Hey @TimChi, thanks a lot for this! All of your inputs gave me an amazing starting point!

Yes, I did try to mess with both normalized and non-normalized values for vec2 iResolution, to no avail… I am quite confused when normalized and when non-normalized is required.

The slitscan project appears to run correctly, maxing out at 6 fps on my Macbook pro 16" 2019, 2.3ghz i9, 32gb Ram with AMD Radeon Pro 5500M 8 GB, Catalina. Doubling the maxDepth produces half the frame rate. This I don’t quite understand, as far as I am reading your code, only one Image per draw loop is uploaded to the gpu…? Interesting this runs so much better on your m1!
The input video (1920x1080) does get squashed into a square format on my macbook.

Also interesting: right now I get a slightly higher frame rate with my own project for heatmap-based time displacement.
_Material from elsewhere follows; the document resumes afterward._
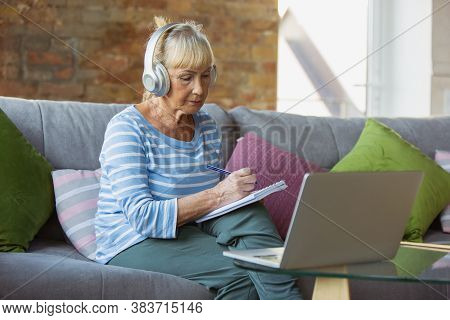Watching Online Courses. Senior Woman Studying At Home, Getting Online Courses, Self-development. Ca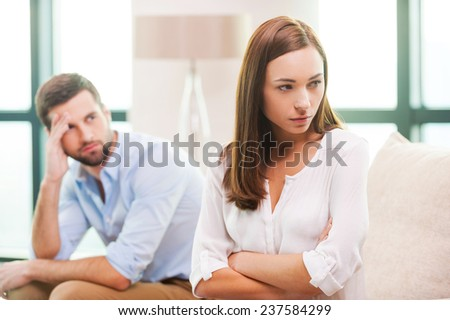 Relationship difficulties. Depressed young woman keeping arms crossed and looking away while man sitting behind her on the couch  - stock photo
That one is mainly using ofimages with a for-loop and ofImage.getColor()/ ofImage.setColor()… Makes me worry it will not perform better in a shader :frowning: I definitely will try though!

I tried your example for the GL_TEXTURE_2D_ARRAY you shared earlier under the link this forum post. This works really well.

Hey happy to hear it runs! And also glad you found the 2-image test from the other thread. On the m1 mini, the application runs at 60 fps without a lot of load on the cpu and moderate load on the gpu. I used a 1920x1080 video (.MOV from an iPhone) for testing, and the player says its playing at 30 fps. But its strange because my linux i7-6600U laptop runs it just fine too.

The newest frame from the video gets uploaded to the texture array with the following call in ofApp::update(); zoffset tracks the most recent layer in the texture array:

glTexSubImage3D(GL_TEXTURE_2D_ARRAY, level, xoffset, yoffset, zoffset, width, height, depth, GL_RGB, GL_UNSIGNED_BYTE, videoPlayer.getPixels().getData());

And then I don’t think the texture array transfers between the cpu and gpu in the shader, because its stored on the gpu and the shader gets access to it (what and where it is) with:

shader.setUniformTexture("textureArray", GL_TEXTURE_2D_ARRAY, textureArray, 0);

You can “un-square” the video by commenting out these lines in the fragment shader:

    // shift and correct for the rectangular nature of the textures
    float aspectRatio = resolution.x / resolution.y;
    tc = tc * 2.0 - 1.0;
    tc.x *= aspectRatio;
    tc = tc * 0.5 + 0.5;

I get confused by normalized vs un-normalized coords too, and square vs rectangle, etc. Its interesting that the sampler2Darray coords are normalized, so that using values of 0.0 - 1.0 in the texture() call gets the correct color.

OK well at least you’ve got a place to start. I had to comment the code so heavily so I wouldn’t forget how it all comes together. If you can figure out why it runs so differently on the mbps then please post back! I’ve tried a few things but haven’t been able to figure it out. Maybe its just an apple thing though.